The most recent Drug Discovery Compass can be found by clicking here.

 

Traditionally it has been difficult to attract major pharmaceutical companies to conduct research for orphan diseases like SMA, which have small patient populations with small potential for profit. Therefore FSMA has taken the strategy of providing seed funding to encourage biotech and pharmaceutical partners to engage in SMA drug research.   Our objective is to reduce the risk for industrial partners by simultaneously providing funding, research tools, scientific expertise, and established clinical networks.  This strategy effectively lowers the barriers for embarking in SMA drug discovery.  

Our first venture into drug discovery began in 2000 as collaboration with Aurora Biosciences, since acquired by Vertex Pharmaceuticals. The initial goal of our collaboration was to develop screening tools to search for chemical compounds that could increase SMN levels from the SMN2 gene. 

 

Several compounds with the capability of doing this were discovered, and one of these compound classes called Quinazolines has since been chemically modified at deCODE Chemistry with full funding by FSMA to optimize and generate drug-like properties.  In late 2007 a clinical candidate was selected.

In August of 2009, FSMA received FDA Orphan Drug Designation For Quinazoline495, our clincial candidate in this program, for the treatment of SMA. Pleae click here to read more.

 

In October of 2009, Families of SMA licensed this series of compounds to Repligen Corporation for development as a treatment for Spinal Muscular Atrophy.  Please click here to read more about this groundbreaking agreement.

 

Safety studies required for an Investiational New Drug Application to the FDA to begin human testing have been completed on the lead compound. Preparations are now underway for a pre-IND meeting with the FDA to discuss the possiblity of human safety trials. The most update information about the program can be found using the link to our recent Drug Disovery Compass at the top of this page.

One major goal at FSMA is to build a therapeutics pipeline for SMA, which will greatly increase our chances of successfully developing a SMA therapy.

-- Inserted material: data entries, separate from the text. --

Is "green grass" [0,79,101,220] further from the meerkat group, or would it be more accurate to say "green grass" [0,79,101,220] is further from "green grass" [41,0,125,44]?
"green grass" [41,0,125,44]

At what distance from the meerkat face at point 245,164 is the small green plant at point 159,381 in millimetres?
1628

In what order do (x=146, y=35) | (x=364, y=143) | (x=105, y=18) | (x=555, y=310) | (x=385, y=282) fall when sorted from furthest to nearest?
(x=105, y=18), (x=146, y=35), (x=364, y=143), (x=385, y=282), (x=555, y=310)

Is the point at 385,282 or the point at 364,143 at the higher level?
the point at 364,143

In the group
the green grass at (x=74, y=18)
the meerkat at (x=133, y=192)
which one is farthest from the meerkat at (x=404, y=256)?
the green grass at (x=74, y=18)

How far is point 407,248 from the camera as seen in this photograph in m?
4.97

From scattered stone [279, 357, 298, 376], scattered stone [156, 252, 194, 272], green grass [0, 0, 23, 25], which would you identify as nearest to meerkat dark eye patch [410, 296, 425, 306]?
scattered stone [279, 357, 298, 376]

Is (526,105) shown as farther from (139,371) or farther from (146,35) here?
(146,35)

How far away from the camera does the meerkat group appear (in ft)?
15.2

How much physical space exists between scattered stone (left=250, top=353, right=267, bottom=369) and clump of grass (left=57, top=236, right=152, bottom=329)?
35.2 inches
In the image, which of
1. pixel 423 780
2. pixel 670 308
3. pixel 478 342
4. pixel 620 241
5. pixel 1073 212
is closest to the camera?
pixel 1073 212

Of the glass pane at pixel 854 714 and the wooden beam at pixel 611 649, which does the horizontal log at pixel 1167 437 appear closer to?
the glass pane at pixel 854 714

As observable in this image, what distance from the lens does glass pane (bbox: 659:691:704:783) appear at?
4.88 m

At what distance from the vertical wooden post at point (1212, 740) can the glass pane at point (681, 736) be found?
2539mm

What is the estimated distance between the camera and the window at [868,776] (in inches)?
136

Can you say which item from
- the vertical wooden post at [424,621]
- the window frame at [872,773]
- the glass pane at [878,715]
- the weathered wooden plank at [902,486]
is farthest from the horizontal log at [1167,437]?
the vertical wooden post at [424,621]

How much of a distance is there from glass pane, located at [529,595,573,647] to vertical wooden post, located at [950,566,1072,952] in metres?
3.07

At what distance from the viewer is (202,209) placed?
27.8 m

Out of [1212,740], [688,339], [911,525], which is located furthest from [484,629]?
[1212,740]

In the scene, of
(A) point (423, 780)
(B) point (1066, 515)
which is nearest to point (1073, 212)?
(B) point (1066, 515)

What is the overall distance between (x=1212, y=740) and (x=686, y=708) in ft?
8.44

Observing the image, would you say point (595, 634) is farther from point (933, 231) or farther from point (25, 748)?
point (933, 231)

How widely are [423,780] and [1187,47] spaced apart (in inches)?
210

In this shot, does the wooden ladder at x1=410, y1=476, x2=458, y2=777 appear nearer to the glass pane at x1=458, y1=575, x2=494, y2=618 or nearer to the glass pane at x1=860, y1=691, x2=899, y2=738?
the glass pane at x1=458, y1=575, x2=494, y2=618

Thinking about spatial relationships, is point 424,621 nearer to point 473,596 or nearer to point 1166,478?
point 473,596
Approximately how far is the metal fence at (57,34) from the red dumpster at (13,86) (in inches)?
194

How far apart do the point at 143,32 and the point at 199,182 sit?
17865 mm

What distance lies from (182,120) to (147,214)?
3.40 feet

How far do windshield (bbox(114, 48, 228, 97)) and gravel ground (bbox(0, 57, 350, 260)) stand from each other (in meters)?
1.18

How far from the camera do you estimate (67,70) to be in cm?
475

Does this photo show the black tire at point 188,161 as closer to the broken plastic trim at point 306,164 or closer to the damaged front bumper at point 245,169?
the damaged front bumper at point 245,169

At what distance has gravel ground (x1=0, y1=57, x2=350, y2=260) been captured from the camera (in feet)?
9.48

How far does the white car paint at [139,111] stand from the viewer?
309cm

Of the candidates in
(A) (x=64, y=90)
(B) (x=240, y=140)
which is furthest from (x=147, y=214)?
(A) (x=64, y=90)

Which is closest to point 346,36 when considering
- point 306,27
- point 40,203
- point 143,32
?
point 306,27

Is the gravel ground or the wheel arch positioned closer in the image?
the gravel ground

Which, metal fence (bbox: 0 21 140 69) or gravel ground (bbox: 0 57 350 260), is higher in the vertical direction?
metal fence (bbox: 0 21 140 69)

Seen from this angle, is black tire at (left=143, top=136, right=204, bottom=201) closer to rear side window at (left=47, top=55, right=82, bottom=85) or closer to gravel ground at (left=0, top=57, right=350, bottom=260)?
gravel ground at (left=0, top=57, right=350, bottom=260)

Therefore in March 2006 we began funding a second drug discovery program at Paratek Pharmaceuticals that focuses on Tetracycline-like compounds that correct SMN2 splicing. 

 

This projects takes a different approach to increasing SMN levels than our Quinazoline program described above.  Importantly because these two classes of compounds work in different and complimentary ways, they have the potential to increase SMN levels to a higher level in combination use than with either drug alone.

 

Drug Development Process:
The drug development process is a long multi-stepped process, as described in the two figures below. The initial phase when the drug is being generated is called preclinical drug discovery.  The second stage when the drug is being tested in humans in called the development phase.  The process typically takes 10 to 15 years from start to finish, although for an orphan disease disesae like SMA certain steps in the process can sometimes be streamlined.

Please see our new booklet the "Family Gudie on SMA Research" for a more comprehensive explaination of the drug development process.
 

Building a Drug Pipeline: 

 

 
Families of SMA plans to fund several additional early stage drug programs in the near future to broaden the SMA therapeutics pipeline further.  A “drug pipeline” is a way of saying that we need multiple drug candidates moving forward at the same time. Because so many drugs fail when going through the different phases of drug development, it is important to have new ones always coming up for consideration. With a drug pipeline, when one drug candidate drops out, another one will always be there.